The assignment has two parts. You are required to use only integer
multiplications.
Part 1: Parallel Matrix Multiply
This part requires
students to write a parallel program "pmm" to solve matrix multiply C = A * B,
where A, B, and C are all N by N. Matrix A is initialized by setting
A[i,j] = i + j, for all 0 ≤
i < N and 0 ≤
j < N. Matrix B is initialized by setting B[i,j] = i + 2*j, for all 0
≤ i < N
and 0 ≤
j < N. N should be a command line argument. By typing "pmm 2000,"
pmm will run the matrix multiply with N=2000 and will print out the 10-by-10 top
left corners of matrix A, B, and C, as well as its elapse time in microseconds.
By typing "pmm 6," pmm will compute matrix multiply with N=6 and print out
entire matrix A, B, and C, as well as elapse time in microseconds.
The pecific requirements
are:
- Your pmm should
execute twice. The first time should run the multiplications with
natural data layout for A, and B. The second time should run with a
transposed matrix B. Each time, your program should print out the
three matrices and elapse time.
- You should try to
write a portable version of pmm that runs on the quad-core Xeon server, the Niagara
server, and the SGI Origin 3000.
- You should try to
figure out how to create threads to achieve the minimal elapse times.
- You should submit a
printout of your program source, and a report showing the outputs of "pmm
2000" on all three parallel machines. You should
explain why the two elapse times of requirement ! are different and explain
why you choose the method for requirement 3.
Part 2: Pipelined Parallel Matrix Multiply
This part requires students to write a parallel program ppmm using the
pipelined model to solve matrix multiplies X = A * B * C * D, where all matrices
are N by N. The matrices are initialized in the following way: A[i,j] = i
+ j; B[i,j] = i + 2 * j; C[i,j] = i + 3 * j; and D[i,j] = i+4*j, for
all 0 ≤
i < N and 0 ≤
j < N. Similar to pmm, ppmm also uses a command line argument to
set N and prints out the 10-by-10 top left cornors of all matrices, as well as
the program's elapse time. You can use pmm program you wrote for Part 1 as
the base.
The specific requirements are:
- You are required to use the pipelined model to write this parallel
program.
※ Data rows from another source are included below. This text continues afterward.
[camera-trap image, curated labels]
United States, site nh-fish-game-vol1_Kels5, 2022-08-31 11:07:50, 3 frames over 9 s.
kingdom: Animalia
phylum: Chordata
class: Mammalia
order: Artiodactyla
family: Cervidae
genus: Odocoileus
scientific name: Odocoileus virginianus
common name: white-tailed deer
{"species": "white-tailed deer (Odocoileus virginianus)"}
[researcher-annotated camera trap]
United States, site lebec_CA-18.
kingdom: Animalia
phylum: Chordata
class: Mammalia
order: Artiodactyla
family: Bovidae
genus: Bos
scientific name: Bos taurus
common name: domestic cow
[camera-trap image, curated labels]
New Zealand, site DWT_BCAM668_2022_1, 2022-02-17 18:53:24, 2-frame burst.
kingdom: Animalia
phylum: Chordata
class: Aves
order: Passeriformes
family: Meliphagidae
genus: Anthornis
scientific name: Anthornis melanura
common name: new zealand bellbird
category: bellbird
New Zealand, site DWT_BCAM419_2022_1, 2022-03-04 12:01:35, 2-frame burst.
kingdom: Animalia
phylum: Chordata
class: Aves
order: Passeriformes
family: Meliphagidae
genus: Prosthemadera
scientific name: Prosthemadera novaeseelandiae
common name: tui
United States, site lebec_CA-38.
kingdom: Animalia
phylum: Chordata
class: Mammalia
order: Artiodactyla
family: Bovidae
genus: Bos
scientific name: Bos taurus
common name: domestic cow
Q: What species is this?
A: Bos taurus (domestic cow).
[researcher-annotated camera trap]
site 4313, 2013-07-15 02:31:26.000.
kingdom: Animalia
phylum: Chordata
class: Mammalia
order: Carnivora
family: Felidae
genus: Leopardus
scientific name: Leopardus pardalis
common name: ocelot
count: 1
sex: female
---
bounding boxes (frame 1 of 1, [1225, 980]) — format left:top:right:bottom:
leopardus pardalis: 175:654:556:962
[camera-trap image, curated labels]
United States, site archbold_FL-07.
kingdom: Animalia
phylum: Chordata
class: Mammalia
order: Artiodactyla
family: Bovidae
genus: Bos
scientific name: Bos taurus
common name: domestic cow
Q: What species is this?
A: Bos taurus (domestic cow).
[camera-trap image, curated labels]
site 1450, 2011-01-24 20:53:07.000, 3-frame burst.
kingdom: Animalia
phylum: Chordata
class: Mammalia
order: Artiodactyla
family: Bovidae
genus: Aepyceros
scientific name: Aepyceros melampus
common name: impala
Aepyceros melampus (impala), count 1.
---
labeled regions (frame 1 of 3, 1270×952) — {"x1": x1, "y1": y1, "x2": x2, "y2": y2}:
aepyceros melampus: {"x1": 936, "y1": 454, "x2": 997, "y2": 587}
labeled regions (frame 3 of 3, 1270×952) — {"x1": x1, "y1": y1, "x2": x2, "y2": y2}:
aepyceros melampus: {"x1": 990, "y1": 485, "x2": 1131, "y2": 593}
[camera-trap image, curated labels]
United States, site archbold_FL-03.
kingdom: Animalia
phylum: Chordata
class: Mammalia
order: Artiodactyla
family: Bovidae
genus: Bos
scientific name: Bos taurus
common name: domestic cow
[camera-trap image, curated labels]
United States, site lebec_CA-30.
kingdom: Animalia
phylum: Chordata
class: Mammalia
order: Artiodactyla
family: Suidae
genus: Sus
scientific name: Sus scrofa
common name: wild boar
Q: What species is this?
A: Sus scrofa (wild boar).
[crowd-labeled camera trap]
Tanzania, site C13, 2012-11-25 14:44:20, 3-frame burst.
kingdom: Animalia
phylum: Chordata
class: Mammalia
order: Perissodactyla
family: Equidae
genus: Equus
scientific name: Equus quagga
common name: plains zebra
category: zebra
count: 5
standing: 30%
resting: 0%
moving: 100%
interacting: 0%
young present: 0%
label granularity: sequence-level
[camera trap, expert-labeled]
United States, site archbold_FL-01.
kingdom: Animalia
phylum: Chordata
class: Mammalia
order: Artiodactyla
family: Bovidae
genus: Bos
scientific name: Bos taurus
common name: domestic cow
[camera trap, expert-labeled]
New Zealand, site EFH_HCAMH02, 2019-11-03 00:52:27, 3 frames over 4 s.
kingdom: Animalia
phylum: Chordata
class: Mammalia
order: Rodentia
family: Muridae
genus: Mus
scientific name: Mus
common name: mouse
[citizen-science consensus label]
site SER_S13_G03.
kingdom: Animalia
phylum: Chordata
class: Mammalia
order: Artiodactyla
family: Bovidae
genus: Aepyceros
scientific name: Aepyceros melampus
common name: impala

Your program has three pipeline stages, one for each matrix
multiply. Each stage should use more than one thread to execute its
matrix multiplication. You should define a queue between two stages and
implement Enqueue() and Dequeue() operations on the queue. You are
asked to use mutex and condition variable primitives to synchronize among
threads when accessing each queue.
- This program will use one data representation that achieves the best
elapse time.
- You should try to write a portable version of ppmm that runs on
the quad-core
Xeon server, the Niagara server, and the SGI Origin 3000.
- You should submit a
printout of your program source, and a report showing the outputs of "pmm
2000" on all three parallel machines. You should
explain why the two elapse times of requirement ! are different and explain
why you choose the method for requirement 3.